Es bastante triste que este problema lo lleve a tomar medidas como las anteriormente mencionadas, para que no se burlen de su forma de hablar. De pequeño era considerado “el payaso de la clase” y su amor por la actuación comenzó desde que estaba en la primaria. Pero durante toda su infancia tuvo complicaciones para pronunciar las palabras que comienzan con la letra B y luego siguen con una vocal, por lo que debe detenerse un breve momento para poder decirlas. Pero su pasión por la interpretación lo pudo más y no fue un impedimento para él, así que decidió asistir a las clases de teatro de su colegio; desafortunadamente, lo expulsaron por su condición: “Tú no puedes”, fueron las palabras que le pronunciaron.  

Este rechazo no fue un obstáculo para él, ya que intentó en la Universidad de Newcastle, donde estudiaba Ingeniería Eléctrica. Nuevamente, lo rechazaron por ser tartamudo, pero en este caso le dijeron que tampoco lo querían en su equipo por “tener una cara fea y no poseer un cuerpo heroico como el de un bombero”. Pero Rowan no iba a rendirse tan fácil. Por lo que, luego de lograr su licenciatura en dicha carrera, en 1975 empezó el Máster en Oxford, lugar donde hizo su tesis sobre los sistemas de control de ajuste automático. Allí fue donde conoció a Richard Curtis, un guionista principiante.

Gracias a este encuentro con el ahora conocido guionista, comenzó su carrera como actor, en el Festival de Edimburgo, en 1977. Interpretó varios papeles para obras de teatro en Hampstead y, a partir de allí, obtuvo su primer papel en un programa de radio de la BBC: “The Atkinson People”, donde el protagonista presentaba un perfil satírico de una persona famosa de ficción cada semana.
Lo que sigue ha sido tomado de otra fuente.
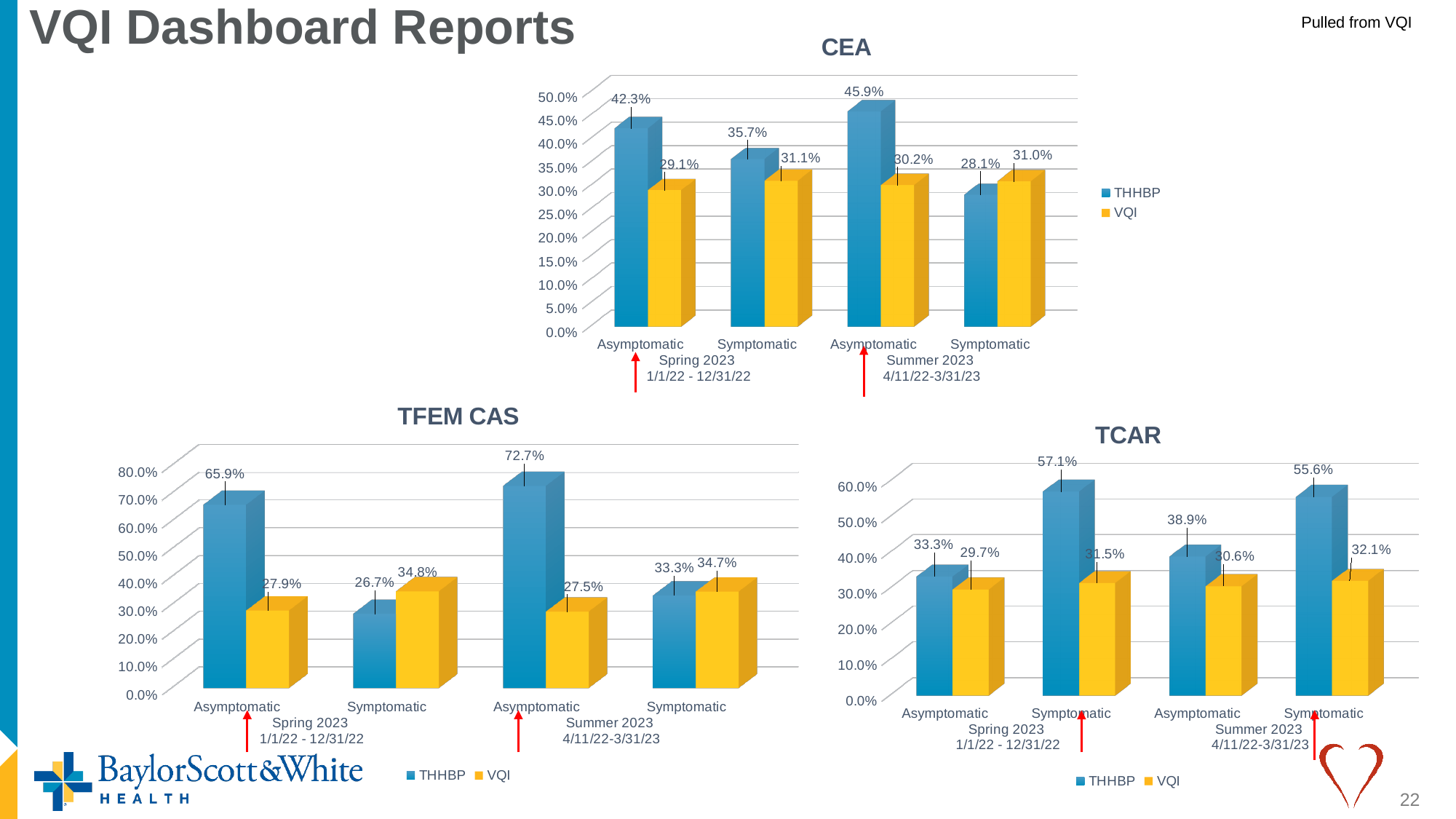
In the TFEM CAS chart, what is the THHBP value for Asymptomatic in Summer 2023? 72.7% In the TCAR chart, which category has the highest VQI value? Symptomatic, Summer 2023 In the CEA chart, what is the difference between the THHBP and VQI values for Asymptomatic in Spring 2023? 13.2% In the TFEM CAS chart, what is the difference between the THHBP and VQI values for Asymptomatic in Summer 2023? 45.2% In the CEA chart, what is the VQI value for Symptomatic in Spring 2023? 31.1% In the CEA chart, which category has the lowest THHBP value? Symptomatic, Summer 2023 How many series does the legend of the TCAR chart list? 2 In the TCAR chart, what is the VQI value for Asymptomatic in Summer 2023? 30.6% In the TFEM CAS chart, which is larger for Symptomatic in Spring 2023, THHBP or VQI? VQI What type of chart is the TFEM CAS chart? Bar chart In the CEA chart, what is the THHBP value for Asymptomatic in Summer 2023? 45.9% In the TCAR chart, what is the THHBP value for Symptomatic in Spring 2023? 57.1%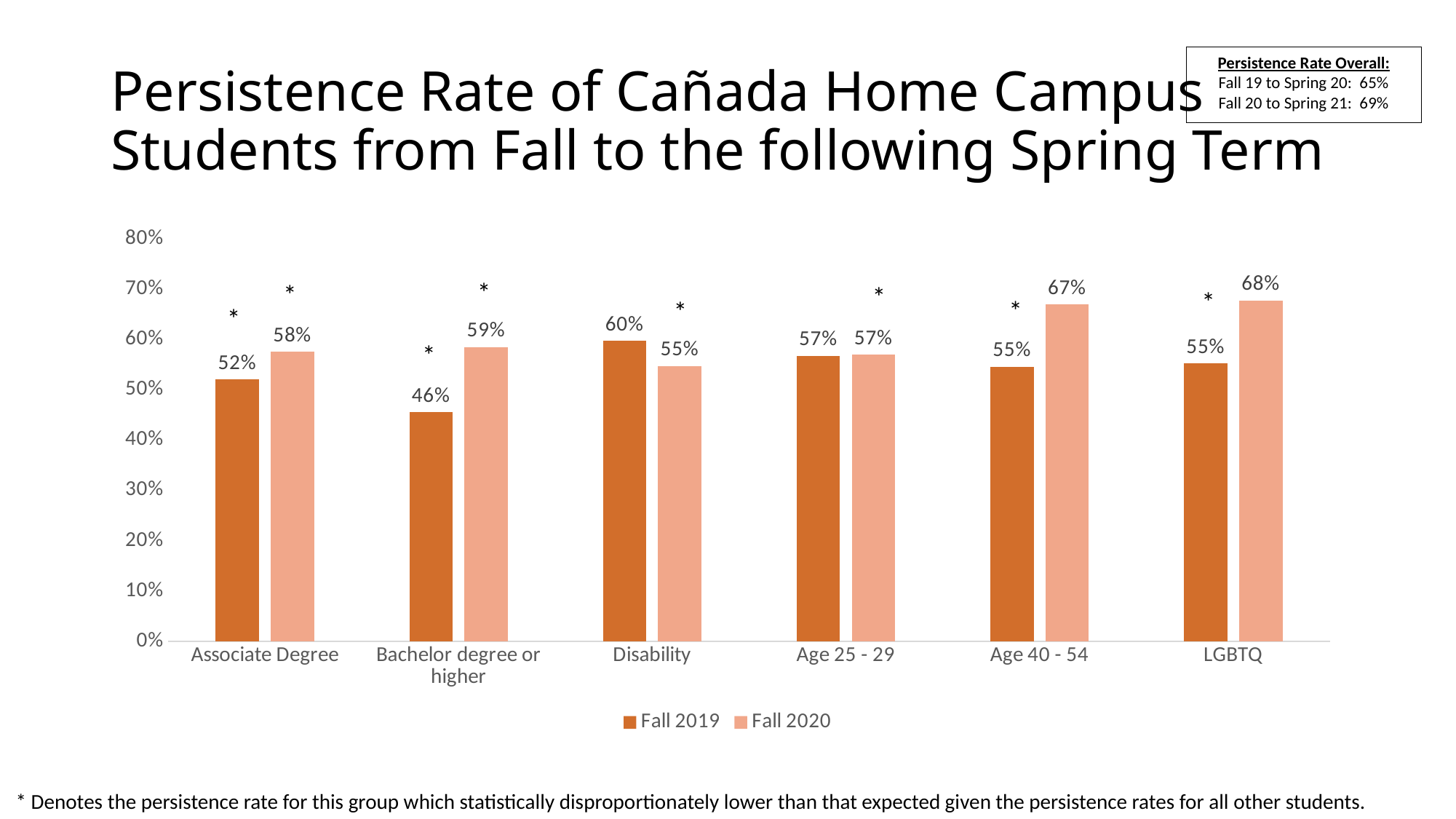
For the Disability group, which is larger: the Fall 2019 or the Fall 2020 persistence rate? Fall 2019 Which category has the highest Fall 2019 persistence rate? Disability What is the Fall 2019 persistence rate for Associate Degree students? 52% What is the difference between the Fall 2020 and Fall 2019 persistence rates for Bachelor degree or higher students? 13% What is the Fall 2019 persistence rate for Bachelor degree or higher students? 46% What is the Fall 2020 persistence rate for LGBTQ students? 68% Which category has the highest Fall 2020 persistence rate? LGBTQ Which category has the lowest Fall 2019 persistence rate? Bachelor degree or higher What is the Fall 2020 persistence rate for Age 40 - 54 students? 67% How many series does the legend list? 2 How many categories are shown on the x axis of the chart? 6 What kind of chart is shown on the slide? Bar chart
Ya para 1989, con el escritor de “Notting Hill”, realizaron una comedia muda en donde participó como el actor principal. Su nombre pasó de Mr. White a Mr. Cauliflower, pero finalmente se terminó apodando Mr. Bean. Se estrenó en 1990 y fue un éxito rotundo. Pero tuvo una corta duración, ya que contó con 15 capítulos solamente y luego, finalizó en 1995. A partir de allí, las puertas de la fama se le abrieron y pudo realizar otros papeles, pero su personaje estrella fue, y será por siempre, Mr. Bean.

Desafortunadamente, esta condición le impide ser como quiere ser en la vida real, ya que si bien es bastante extrovertido hay una parte de él que no puede librarse como quiere. Pero, por suerte, pudo triunfar en lo que más aspiraba en la vida, aprendiendo a adaptar el tartamudeo a un personaje que logró convertir en un ícono del género cómico. Y no tuvo que pasar por operaciones ni nada que requiera adecuarse físicamente a lo que la sociedad le gusta, lo pudo hacer por mérito propio y luchó, a pesar de los obstáculos que se le ponían en el camino.